During the Wednesday briefing, Karl asked how the US decision to swap Army Sgt. Bowe Bergdahl for five Taliban leaders held at Guantanamo Bay differs from the Jordanian government’s trade of a convicted terrorist for the release of an Air Force pilot held by the Islamic State. 


http://abcnews.go.com/Politics/taliban-terrorists-white-house/story?id=28588120     See video at link

 They act like terrorists, they regularly kill civilians like terrorists, but the White House does not consider the Afghan Taliban to be a terrorist group.

“They do carry out tactics that are akin to terrorism. They do pursue terror attacks in an effort to try to advance their agenda,” White House Press Secretary Josh Earnest explained today, but “they have a different classification.”
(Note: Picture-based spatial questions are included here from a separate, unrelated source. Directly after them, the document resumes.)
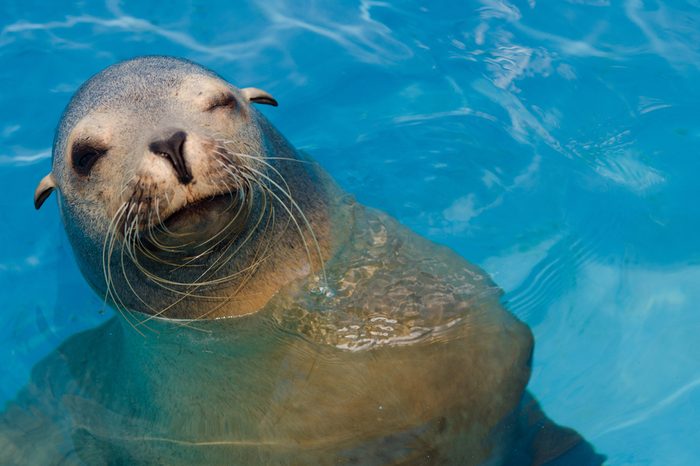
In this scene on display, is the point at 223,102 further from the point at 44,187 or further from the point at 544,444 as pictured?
the point at 544,444

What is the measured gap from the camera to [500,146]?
6.16 m

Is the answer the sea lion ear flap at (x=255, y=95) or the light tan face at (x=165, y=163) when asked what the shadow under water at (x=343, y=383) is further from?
the sea lion ear flap at (x=255, y=95)

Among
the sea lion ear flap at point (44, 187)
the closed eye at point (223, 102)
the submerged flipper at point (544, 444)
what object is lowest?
the submerged flipper at point (544, 444)

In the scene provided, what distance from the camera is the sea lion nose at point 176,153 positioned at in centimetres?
319

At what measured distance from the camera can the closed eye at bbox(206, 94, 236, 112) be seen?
3810 millimetres

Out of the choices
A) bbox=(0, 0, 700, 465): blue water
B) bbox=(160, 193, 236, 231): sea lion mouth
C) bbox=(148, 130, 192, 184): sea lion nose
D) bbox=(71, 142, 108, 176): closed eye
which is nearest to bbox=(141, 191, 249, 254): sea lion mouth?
bbox=(160, 193, 236, 231): sea lion mouth

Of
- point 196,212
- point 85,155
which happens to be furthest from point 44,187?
point 196,212

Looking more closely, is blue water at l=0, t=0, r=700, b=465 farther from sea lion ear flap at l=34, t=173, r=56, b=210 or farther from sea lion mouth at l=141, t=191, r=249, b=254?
sea lion mouth at l=141, t=191, r=249, b=254

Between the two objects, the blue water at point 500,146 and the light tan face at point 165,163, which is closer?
the light tan face at point 165,163

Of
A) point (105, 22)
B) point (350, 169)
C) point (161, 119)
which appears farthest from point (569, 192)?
point (105, 22)

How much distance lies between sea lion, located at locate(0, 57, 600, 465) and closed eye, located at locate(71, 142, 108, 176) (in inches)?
0.4

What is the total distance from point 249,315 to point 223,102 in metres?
1.08

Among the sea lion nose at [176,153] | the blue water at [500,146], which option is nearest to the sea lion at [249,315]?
the sea lion nose at [176,153]

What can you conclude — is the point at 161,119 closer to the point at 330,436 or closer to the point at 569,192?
the point at 330,436
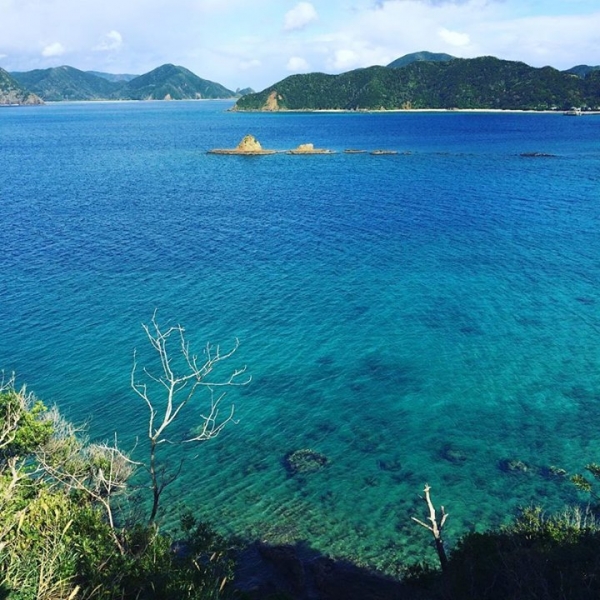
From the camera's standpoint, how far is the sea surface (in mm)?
31141

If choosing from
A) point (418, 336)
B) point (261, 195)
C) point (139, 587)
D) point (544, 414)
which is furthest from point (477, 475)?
point (261, 195)

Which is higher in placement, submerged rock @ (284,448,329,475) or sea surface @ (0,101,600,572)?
sea surface @ (0,101,600,572)

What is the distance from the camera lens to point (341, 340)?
4834 centimetres

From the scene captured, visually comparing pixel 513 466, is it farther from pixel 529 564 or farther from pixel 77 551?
pixel 77 551

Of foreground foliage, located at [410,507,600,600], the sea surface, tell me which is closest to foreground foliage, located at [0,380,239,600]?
the sea surface

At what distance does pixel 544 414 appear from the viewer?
38.0 meters

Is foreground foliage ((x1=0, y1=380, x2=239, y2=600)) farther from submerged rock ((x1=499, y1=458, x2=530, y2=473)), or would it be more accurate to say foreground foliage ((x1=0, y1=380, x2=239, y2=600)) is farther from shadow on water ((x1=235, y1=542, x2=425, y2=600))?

 The issue has come up because the White House insisted on Wednesday that a prisoner exchange between Jordan and ISIS would be different than the prisoner exchange the United States made last year with the Taliban to gain the release of Army Sgt. Bowe Bergdahl.

“Our policy is that we don't pay ransom. We don't give concessions to terrorist organizations,” Deputy Press Secretary Eric Schultz said Wednesday. “This is a longstanding policy that predates this administration. And it's also one that we've communicated to our friends and allies across the world.”

Schultz explained that the exchange the United States made with the Taliban -- releasing five Taliban prisoners from the Guantanamo Bay detention facility in exchange for the release of Sgt. Bergdahl -- was consistent with that policy because the Taliban is an “armed insurgency” and not a terrorist organization. 

In the latest round of verbal gymnastics over the Taliban, State Department spokeswoman Jen Psaki refused to categorize the murder of American civilians at Kabul International Airport an act of “terrorism.”


http://www.powerlineblog.com/archives/2015/01/not-islamic-either-part-trois.php     See short video at link.

The Taliban claimed responsibility for that attack on Friday, which killed three civilian contractors working for the U.S. government and wounded one other. The gunman was reportedly a member of Afghan security forces who turned his weapon on his colleagues before being killed.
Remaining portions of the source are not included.